**The input**
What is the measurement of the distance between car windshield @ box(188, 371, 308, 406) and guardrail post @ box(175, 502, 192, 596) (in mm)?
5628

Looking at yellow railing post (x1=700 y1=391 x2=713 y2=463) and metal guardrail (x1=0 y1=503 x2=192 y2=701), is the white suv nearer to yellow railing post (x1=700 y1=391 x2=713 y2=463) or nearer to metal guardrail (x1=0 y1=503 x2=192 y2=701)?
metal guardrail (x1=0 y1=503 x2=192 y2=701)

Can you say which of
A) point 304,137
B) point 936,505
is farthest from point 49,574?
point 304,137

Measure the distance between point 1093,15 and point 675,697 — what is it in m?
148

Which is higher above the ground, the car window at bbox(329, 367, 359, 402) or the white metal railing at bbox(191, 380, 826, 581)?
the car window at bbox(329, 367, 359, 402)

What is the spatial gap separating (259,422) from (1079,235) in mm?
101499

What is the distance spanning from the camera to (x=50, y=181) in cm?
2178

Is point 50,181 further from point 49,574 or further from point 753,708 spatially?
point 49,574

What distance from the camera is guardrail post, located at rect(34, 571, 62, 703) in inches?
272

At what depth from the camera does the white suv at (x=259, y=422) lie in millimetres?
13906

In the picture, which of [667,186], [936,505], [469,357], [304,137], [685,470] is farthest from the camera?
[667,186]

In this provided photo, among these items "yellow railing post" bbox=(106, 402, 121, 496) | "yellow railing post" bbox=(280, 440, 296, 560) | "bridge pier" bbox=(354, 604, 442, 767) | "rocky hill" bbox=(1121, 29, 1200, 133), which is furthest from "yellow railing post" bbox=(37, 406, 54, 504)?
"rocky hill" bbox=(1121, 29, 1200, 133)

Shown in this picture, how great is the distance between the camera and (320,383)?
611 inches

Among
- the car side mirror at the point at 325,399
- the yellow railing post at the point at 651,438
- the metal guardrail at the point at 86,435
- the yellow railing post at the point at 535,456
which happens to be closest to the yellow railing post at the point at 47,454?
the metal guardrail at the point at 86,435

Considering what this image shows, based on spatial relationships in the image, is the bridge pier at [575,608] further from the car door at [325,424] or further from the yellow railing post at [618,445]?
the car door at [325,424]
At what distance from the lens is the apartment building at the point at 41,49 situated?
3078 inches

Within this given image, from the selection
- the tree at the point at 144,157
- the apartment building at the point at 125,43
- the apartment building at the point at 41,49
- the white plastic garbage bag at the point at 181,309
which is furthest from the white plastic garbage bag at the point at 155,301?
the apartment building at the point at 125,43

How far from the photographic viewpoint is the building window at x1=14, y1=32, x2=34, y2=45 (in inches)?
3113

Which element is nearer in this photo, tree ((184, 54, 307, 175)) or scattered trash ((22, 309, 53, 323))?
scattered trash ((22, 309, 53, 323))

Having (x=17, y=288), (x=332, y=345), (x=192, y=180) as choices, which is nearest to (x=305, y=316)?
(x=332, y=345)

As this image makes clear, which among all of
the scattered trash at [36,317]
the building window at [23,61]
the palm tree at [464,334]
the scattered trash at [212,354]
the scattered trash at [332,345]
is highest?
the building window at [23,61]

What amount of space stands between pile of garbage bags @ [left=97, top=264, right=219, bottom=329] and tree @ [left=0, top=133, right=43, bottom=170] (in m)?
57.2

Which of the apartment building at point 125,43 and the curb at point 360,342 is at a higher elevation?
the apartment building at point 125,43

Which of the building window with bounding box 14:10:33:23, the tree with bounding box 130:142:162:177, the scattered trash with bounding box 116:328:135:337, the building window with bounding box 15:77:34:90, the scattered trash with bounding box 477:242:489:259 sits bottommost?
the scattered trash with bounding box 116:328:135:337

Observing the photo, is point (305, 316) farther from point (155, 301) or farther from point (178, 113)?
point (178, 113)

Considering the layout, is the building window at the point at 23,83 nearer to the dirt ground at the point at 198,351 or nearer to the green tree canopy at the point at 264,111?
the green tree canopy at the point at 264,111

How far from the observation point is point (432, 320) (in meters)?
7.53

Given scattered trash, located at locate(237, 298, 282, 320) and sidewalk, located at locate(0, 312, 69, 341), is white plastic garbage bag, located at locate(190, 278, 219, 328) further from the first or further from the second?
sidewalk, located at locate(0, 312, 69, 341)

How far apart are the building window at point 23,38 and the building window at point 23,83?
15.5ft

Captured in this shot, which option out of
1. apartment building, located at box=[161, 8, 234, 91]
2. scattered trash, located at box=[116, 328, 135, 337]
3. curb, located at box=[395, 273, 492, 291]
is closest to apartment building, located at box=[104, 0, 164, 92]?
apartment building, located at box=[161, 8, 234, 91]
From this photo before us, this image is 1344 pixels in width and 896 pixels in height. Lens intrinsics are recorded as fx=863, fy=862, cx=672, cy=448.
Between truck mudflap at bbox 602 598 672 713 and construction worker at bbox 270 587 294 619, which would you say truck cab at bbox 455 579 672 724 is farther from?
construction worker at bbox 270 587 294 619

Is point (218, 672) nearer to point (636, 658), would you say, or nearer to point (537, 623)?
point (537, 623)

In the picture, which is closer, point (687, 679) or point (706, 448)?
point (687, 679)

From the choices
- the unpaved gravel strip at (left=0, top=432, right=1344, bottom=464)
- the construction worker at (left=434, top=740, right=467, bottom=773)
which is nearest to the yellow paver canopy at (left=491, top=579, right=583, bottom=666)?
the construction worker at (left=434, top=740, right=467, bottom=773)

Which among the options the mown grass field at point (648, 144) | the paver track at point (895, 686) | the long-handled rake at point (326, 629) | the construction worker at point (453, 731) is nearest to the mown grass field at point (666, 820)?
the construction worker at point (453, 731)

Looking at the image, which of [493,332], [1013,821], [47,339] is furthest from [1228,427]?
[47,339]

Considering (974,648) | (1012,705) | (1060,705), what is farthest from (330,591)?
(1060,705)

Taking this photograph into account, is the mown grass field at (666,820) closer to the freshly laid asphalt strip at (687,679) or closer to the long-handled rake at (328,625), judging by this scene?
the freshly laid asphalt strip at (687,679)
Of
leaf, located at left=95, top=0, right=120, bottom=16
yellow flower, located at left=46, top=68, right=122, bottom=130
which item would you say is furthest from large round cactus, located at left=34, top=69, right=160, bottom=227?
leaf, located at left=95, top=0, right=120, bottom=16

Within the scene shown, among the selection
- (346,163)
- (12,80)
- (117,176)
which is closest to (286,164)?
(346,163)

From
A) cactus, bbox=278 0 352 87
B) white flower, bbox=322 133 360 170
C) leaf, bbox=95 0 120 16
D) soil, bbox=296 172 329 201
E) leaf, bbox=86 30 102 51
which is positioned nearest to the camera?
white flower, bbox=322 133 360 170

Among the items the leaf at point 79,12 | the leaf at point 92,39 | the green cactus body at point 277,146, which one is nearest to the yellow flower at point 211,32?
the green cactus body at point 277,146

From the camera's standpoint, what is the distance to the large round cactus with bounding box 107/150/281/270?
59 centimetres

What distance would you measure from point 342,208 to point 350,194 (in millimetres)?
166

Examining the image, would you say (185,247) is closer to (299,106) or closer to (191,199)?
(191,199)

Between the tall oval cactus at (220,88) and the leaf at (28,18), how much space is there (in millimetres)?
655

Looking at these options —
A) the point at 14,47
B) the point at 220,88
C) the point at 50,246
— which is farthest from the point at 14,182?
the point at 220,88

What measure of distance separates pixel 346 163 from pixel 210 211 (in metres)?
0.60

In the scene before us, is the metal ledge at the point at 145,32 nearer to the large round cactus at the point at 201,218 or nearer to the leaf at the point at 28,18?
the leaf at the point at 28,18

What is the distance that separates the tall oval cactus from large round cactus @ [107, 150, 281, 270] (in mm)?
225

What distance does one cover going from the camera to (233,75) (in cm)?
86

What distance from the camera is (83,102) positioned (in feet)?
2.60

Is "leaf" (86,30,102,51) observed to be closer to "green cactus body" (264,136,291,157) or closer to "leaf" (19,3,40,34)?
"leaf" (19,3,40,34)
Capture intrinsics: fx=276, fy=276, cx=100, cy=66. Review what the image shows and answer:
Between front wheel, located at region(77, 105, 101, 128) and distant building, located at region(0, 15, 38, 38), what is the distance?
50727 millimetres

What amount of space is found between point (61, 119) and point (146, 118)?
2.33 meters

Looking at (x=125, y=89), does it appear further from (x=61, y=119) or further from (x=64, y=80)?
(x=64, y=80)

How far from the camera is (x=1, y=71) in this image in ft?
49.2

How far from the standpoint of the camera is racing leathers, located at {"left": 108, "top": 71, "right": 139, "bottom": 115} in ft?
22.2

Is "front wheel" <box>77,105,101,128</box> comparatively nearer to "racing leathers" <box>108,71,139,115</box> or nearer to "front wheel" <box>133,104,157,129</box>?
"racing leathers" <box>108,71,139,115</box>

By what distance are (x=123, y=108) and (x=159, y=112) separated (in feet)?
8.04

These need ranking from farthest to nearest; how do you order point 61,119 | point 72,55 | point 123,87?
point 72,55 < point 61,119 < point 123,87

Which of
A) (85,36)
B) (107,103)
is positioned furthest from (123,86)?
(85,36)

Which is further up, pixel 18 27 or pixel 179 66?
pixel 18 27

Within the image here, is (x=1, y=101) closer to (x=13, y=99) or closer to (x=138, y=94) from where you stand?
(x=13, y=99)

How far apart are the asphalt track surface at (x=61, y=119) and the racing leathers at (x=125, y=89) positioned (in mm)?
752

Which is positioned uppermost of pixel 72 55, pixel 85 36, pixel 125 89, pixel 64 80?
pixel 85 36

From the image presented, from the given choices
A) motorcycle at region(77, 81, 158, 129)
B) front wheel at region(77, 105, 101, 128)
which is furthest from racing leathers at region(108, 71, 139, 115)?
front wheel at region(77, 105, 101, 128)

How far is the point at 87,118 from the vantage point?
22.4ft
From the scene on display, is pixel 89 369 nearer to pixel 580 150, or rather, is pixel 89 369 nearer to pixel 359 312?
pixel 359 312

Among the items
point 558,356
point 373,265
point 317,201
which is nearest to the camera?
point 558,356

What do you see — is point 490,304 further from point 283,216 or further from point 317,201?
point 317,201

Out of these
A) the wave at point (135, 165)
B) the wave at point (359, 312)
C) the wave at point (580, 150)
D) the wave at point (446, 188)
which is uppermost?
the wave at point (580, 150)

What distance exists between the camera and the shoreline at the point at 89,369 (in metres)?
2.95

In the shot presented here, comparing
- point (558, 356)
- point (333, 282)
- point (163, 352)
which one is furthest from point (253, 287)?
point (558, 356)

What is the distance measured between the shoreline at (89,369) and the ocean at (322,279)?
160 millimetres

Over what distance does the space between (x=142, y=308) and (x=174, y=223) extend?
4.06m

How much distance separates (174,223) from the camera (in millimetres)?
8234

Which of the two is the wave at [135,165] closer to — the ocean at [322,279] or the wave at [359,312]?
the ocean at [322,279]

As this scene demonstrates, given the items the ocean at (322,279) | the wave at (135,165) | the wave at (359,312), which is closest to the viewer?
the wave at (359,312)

**Exercise aim**
Repeat word for word the lines running from the line containing "Which is positioned uppermost" to the end of the entries above, inclusive.

**The solution**
Which is positioned uppermost of pixel 72 55, pixel 85 36, pixel 125 89, pixel 64 80?
pixel 85 36

From the image presented, from the given choices
A) motorcycle at region(77, 81, 158, 129)
B) front wheel at region(77, 105, 101, 128)
which is furthest from racing leathers at region(108, 71, 139, 115)?
front wheel at region(77, 105, 101, 128)

How far is the point at 87,118 from the vantage point?
22.4ft
From the scene on display, is pixel 89 369 nearer to pixel 580 150, or rather, is pixel 89 369 nearer to pixel 359 312?
pixel 359 312

Among the items
point 558,356
point 373,265
point 317,201
which is nearest to the camera?
point 558,356

What do you see — is point 490,304 further from point 283,216 or further from point 317,201?
point 317,201

Out of these
A) the wave at point (135, 165)
B) the wave at point (359, 312)
C) the wave at point (580, 150)
D) the wave at point (446, 188)
which is uppermost?
the wave at point (580, 150)

What distance exists between the camera and the shoreline at the point at 89,369 (in metres)?
2.95

In the shot presented here, comparing
- point (558, 356)
- point (333, 282)
- point (163, 352)
which one is furthest from point (253, 287)?
point (558, 356)

What is the distance measured between the shoreline at (89,369) and the ocean at (322,279)?
160 millimetres

Over what distance does the space between (x=142, y=308) and (x=174, y=223) extend?
4.06m

How much distance separates (174,223) from the camera (in millimetres)?
8234

Which of the two is the wave at [135,165] closer to — the ocean at [322,279] or the wave at [359,312]?
the ocean at [322,279]

As this scene demonstrates, given the items the ocean at (322,279) | the wave at (135,165) | the wave at (359,312), which is closest to the viewer?
the wave at (359,312)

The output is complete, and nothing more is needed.